Humans are creatures of habit. Moving within the same orders, sorting out the world so that it offers simple solutions to simple problems, is less strenuous than dealing with the complexity of multiple perspectives and realities. When people are confronted with a system of meaning that is completely foreign to them, they experience culture shock in extreme cases. They experience fear and insecurity, and feel that their existence is threatened. Quite simply because they no longer understand anything, their classifications no longer work.  

But people are not only creatures of habit, they are also capable of learning. If they find themselves in such a situation, there is a chance that they will overcome this state of shock and leave excessive demands and confusion behind. Blockades are removed and things are sorted, puzzle pieces fit together until commonalities are recognized and formerly foreign elements slide irrevocably into the normality of their own world without compromise. It is said that there are even people who seek out these situations, virtually throw themselves into them. They want to create connectivity and do translation work, bring new impulses into old systems and view supposedly unsolvable problems in a new light.

However, there are many obstacles that prevent people from having such experiences on a daily basis. 

Their physical and social mobility is restricted, educational opportunities are not given, there is censorship and violence, dominant political ideologies that promote isolation, fix identities, close borders and conjure up enmities. The world has never been a simple place, it has never been in order. Nevertheless, we live - at least from a Central European perspective - in a time in which the precariousness of our freedoms and the need to create mutual understanding and to act together are brought home to us with unaccustomed sharpness. It is time to regain confidence in the ability to turn to each other, to move away from one's own position and to create understanding - with the goal of acting together correctly and well in order to preserve one's own future in the sense of this freedom to shape.

And what does all this have to do with jazz? Jazz is an art form that feeds on its social environment, draws its lifeblood from its social surroundings. Its vitality depends on its ability to open itself to processes and events that happen around it. This cannot be just a matter of maintaining a highly intellectual artistic exchange, but of being empathetic and connecting, always co-evolving and creating resonance.

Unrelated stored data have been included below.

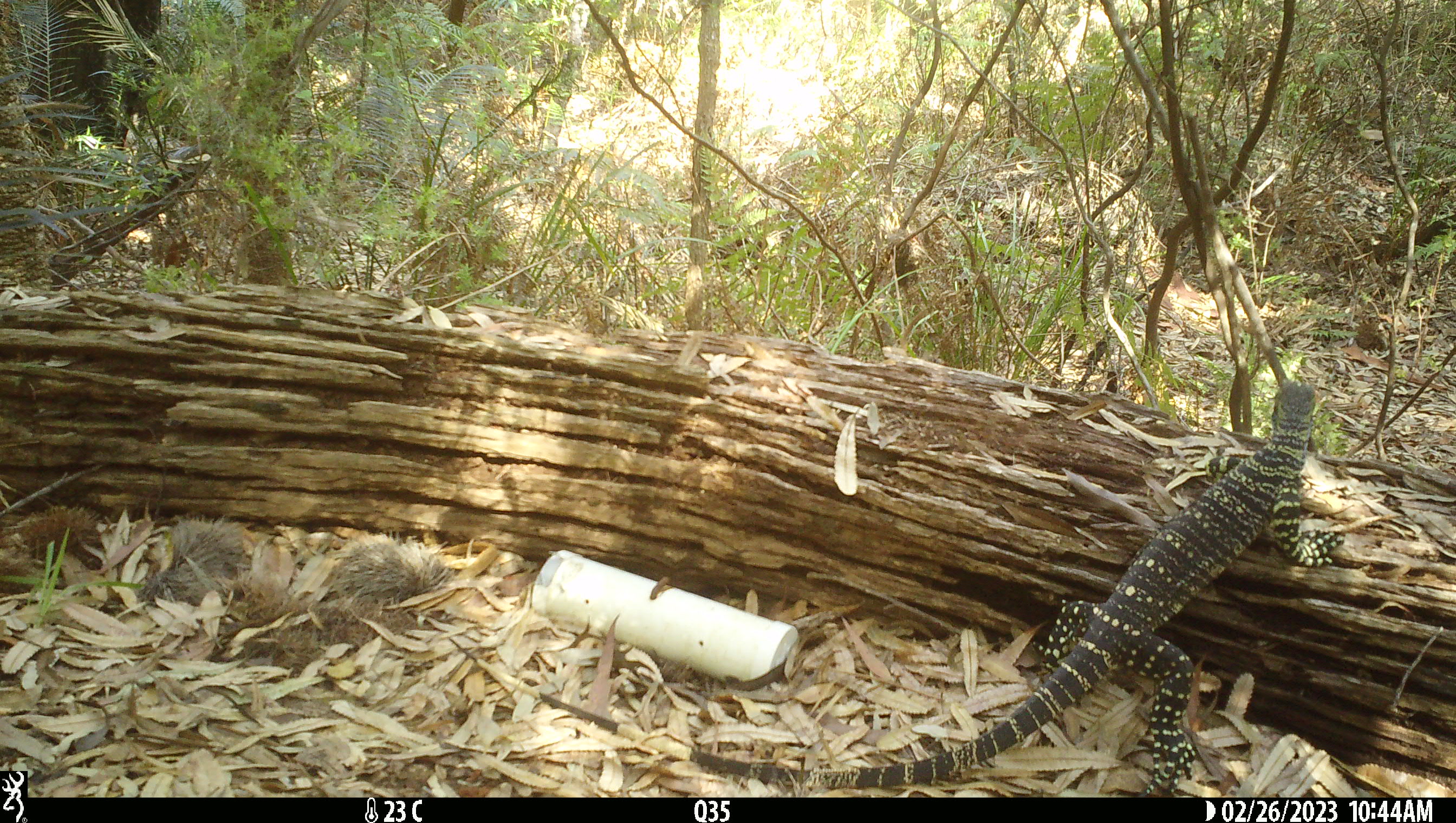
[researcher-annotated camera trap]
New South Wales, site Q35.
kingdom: Animalia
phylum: Chordata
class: Reptilia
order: Squamata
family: Varanidae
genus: Varanus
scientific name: Varanus varius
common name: lace monitor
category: goanna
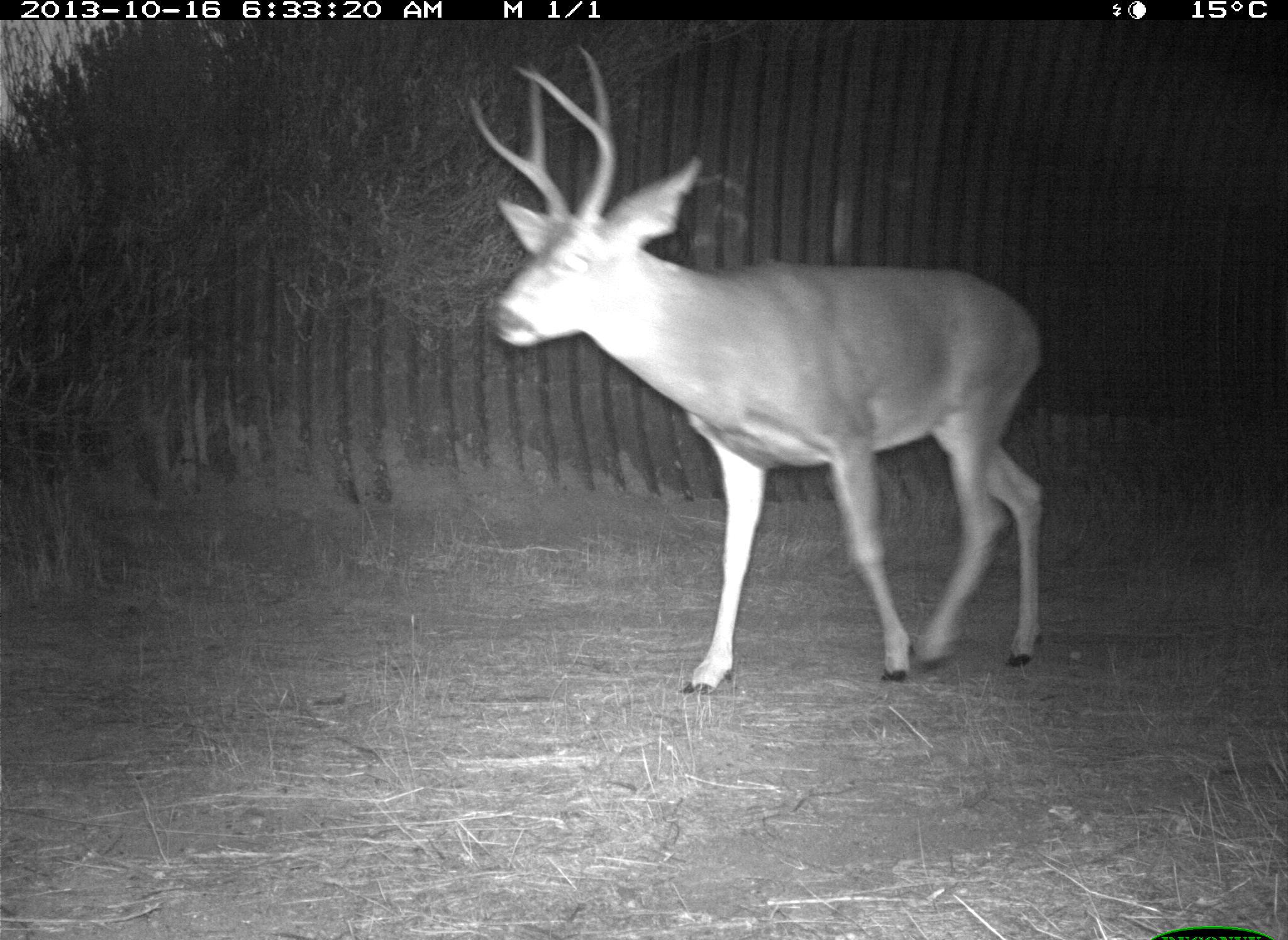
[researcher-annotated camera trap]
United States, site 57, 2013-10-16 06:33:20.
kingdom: Animalia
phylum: Chordata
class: Mammalia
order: Artiodactyla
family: Cervidae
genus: Odocoileus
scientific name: Odocoileus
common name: deer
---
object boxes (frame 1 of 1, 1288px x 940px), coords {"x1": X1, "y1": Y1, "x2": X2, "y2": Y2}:
deer: {"x1": 465, "y1": 43, "x2": 1046, "y2": 697}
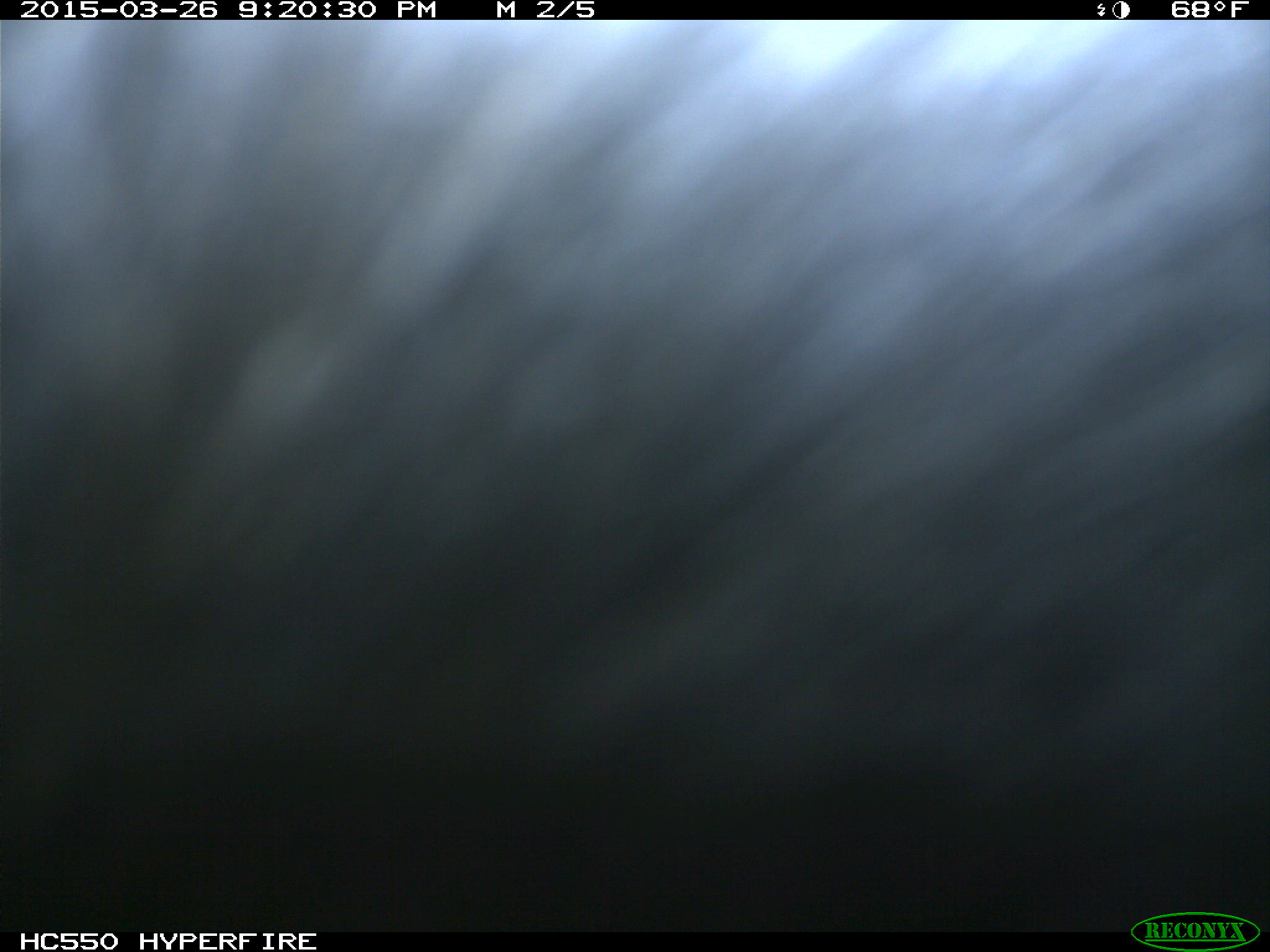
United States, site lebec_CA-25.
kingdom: Animalia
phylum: Chordata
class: Mammalia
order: Artiodactyla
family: Bovidae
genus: Bos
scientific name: Bos taurus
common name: domestic cow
Bos taurus (domestic cow).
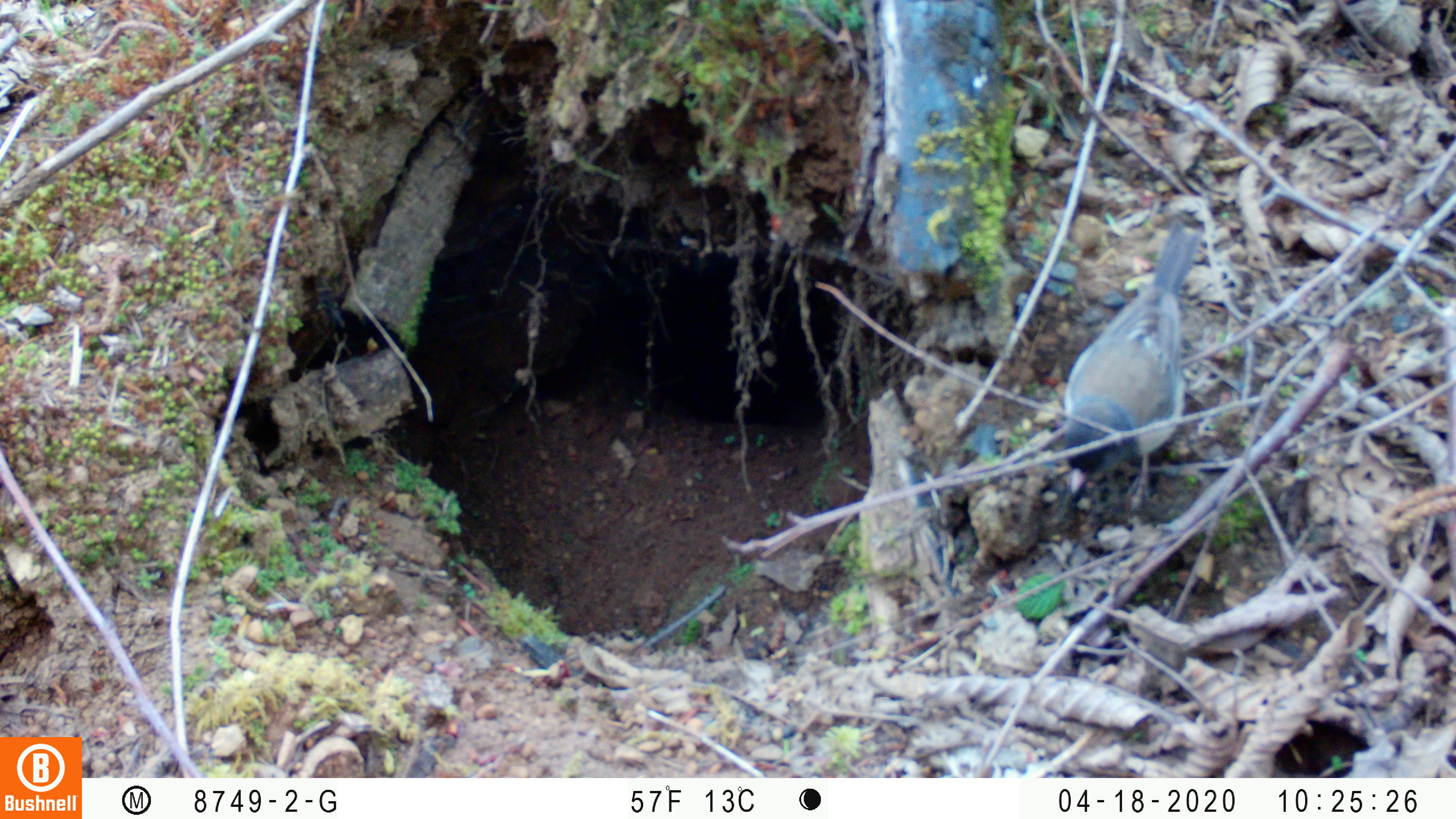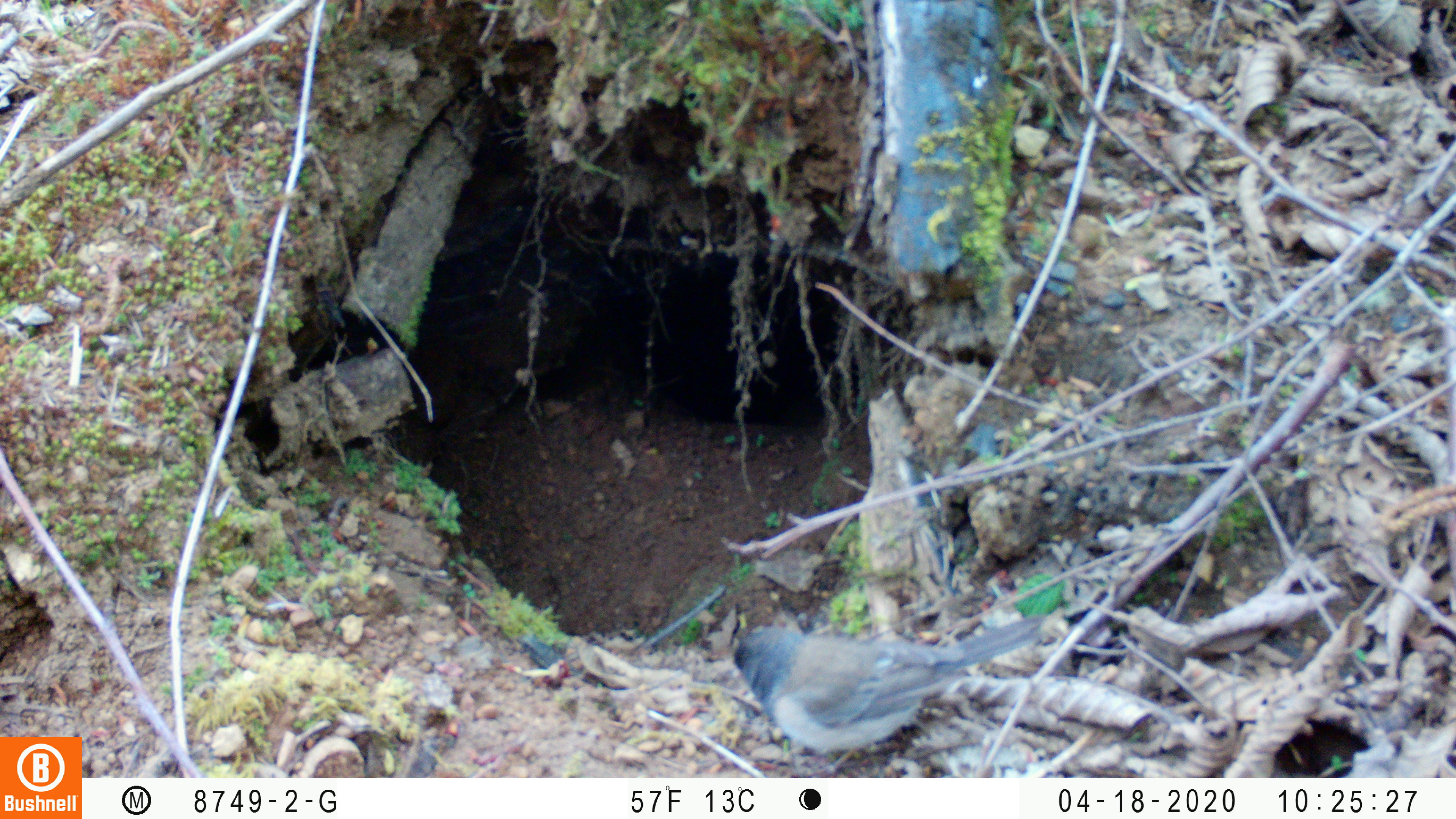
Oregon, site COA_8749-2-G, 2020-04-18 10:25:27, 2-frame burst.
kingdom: Animalia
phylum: Chordata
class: Aves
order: Passeriformes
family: Passerellidae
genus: Junco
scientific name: Junco hyemalis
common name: dark-eyed junco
Dark-eyed junco (Junco hyemalis).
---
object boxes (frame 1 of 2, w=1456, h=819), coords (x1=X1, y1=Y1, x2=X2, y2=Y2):
dark-eyed junco: (x1=1039, y1=221, x2=1217, y2=516)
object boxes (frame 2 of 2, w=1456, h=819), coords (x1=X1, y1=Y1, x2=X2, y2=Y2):
dark-eyed junco: (x1=722, y1=613, x2=1058, y2=763)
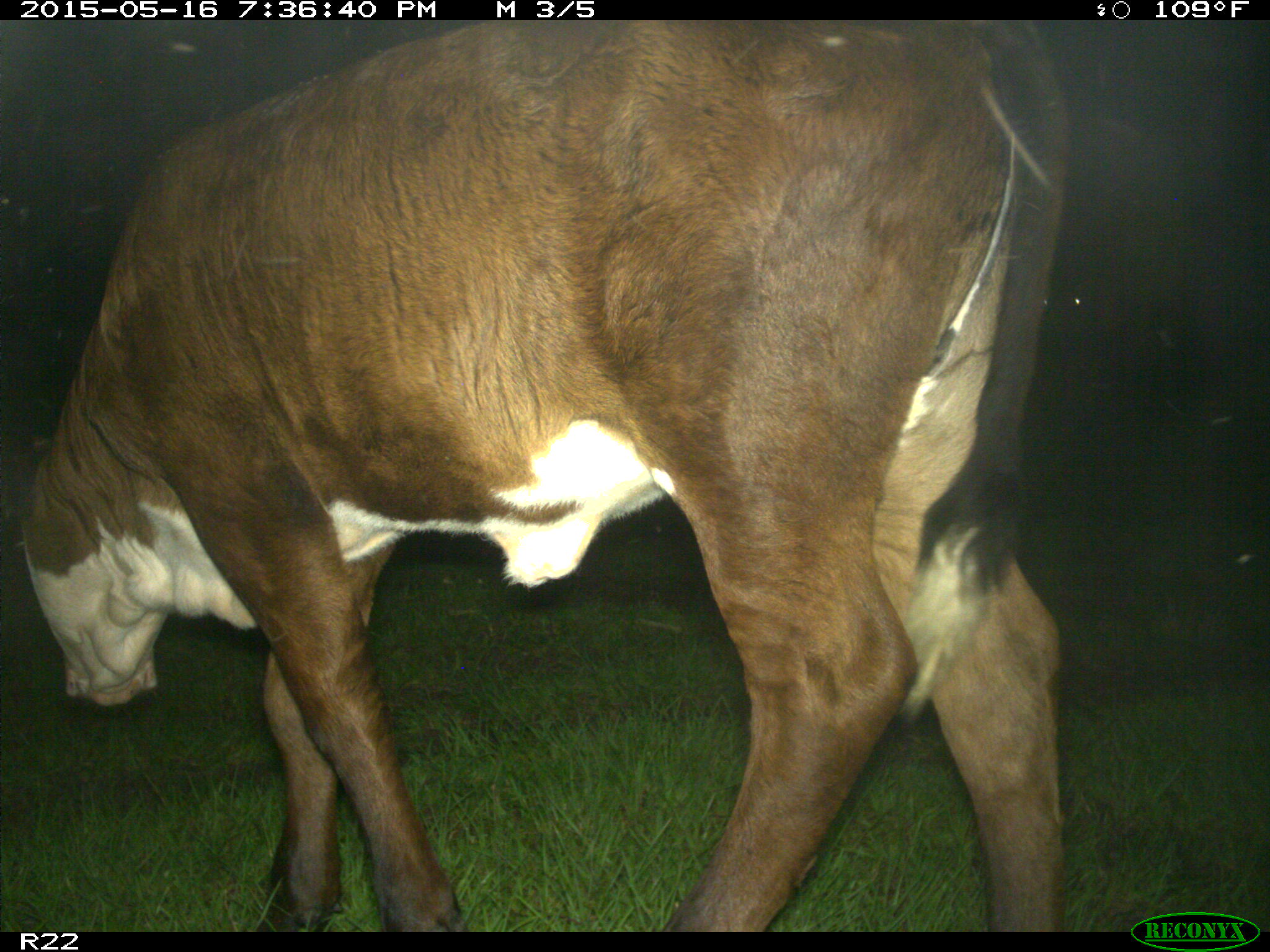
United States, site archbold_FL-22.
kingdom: Animalia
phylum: Chordata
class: Mammalia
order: Artiodactyla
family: Bovidae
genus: Bos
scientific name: Bos taurus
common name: domestic cow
Bos taurus (domestic cow).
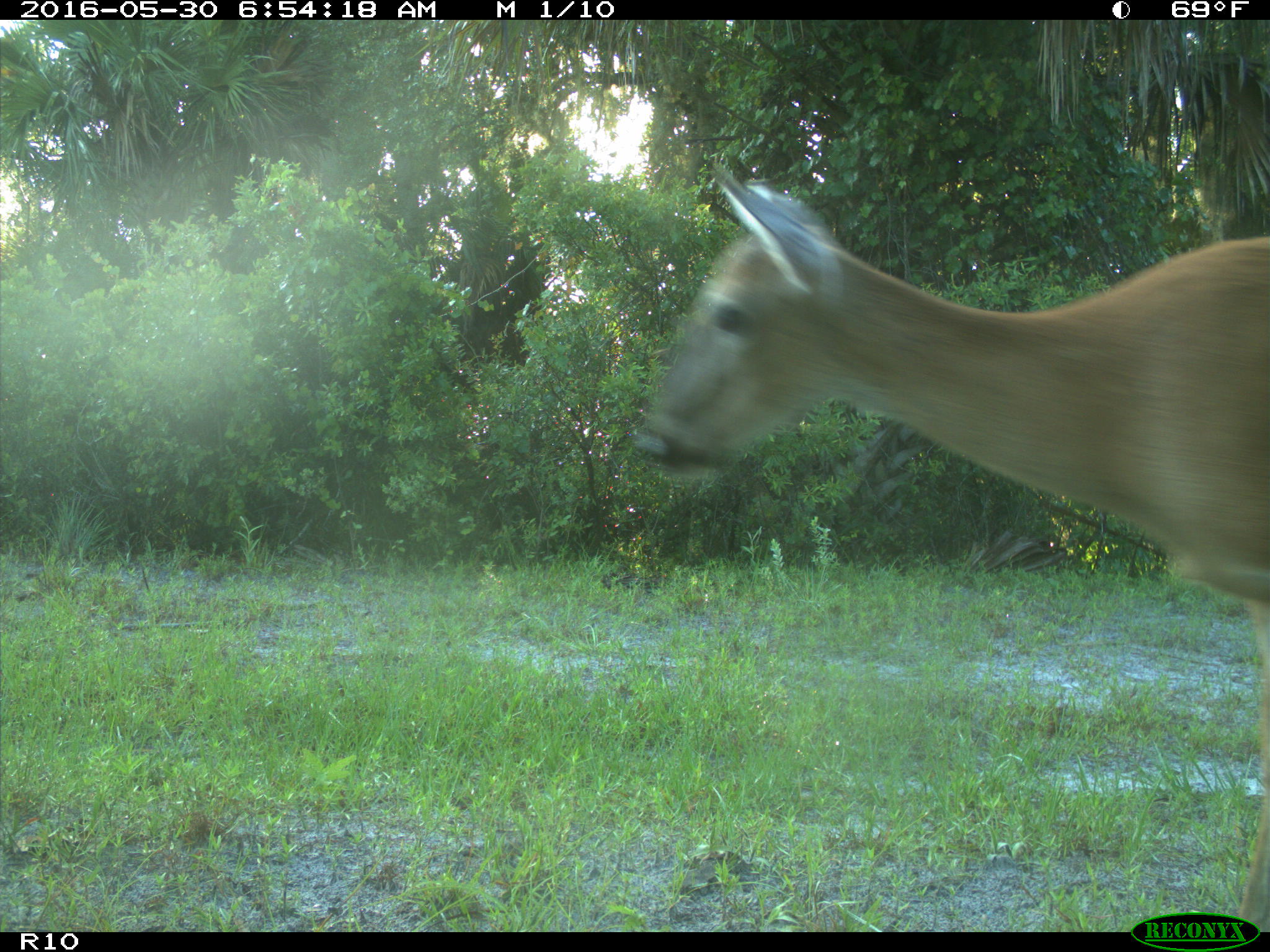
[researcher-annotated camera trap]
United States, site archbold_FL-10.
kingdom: Animalia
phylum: Chordata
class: Mammalia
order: Artiodactyla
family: Cervidae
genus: Odocoileus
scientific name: Odocoileus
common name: deer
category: unidentified deer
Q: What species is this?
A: Unidentified deer (deer) (Odocoileus).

With this year's festival edition, we have invited musicians who dare to cross borders and cover great distances in their interpersonal encounters: stylistically, disciplinarily, culturally, politically, geographically. Musicians who empathically turn to their environment, connect with the past and tradition, explore the origins of their identity, but are equally located in the present and develop visions for the future, each of which has its own story to tell.

So this year, the Leipzig Jazz Days are once again a journey of exploration - and an exercise. An exercise for the audience to get involved in the face of the unknown. Just as the artists on stage have done and will probably do again and again. An exercise to surrender to the refreshing effect of irritation, to let it work on you - with the risk that sooner or later a certain understanding will set in and you will go home a little changed. Maybe even in a feeling of solidarity.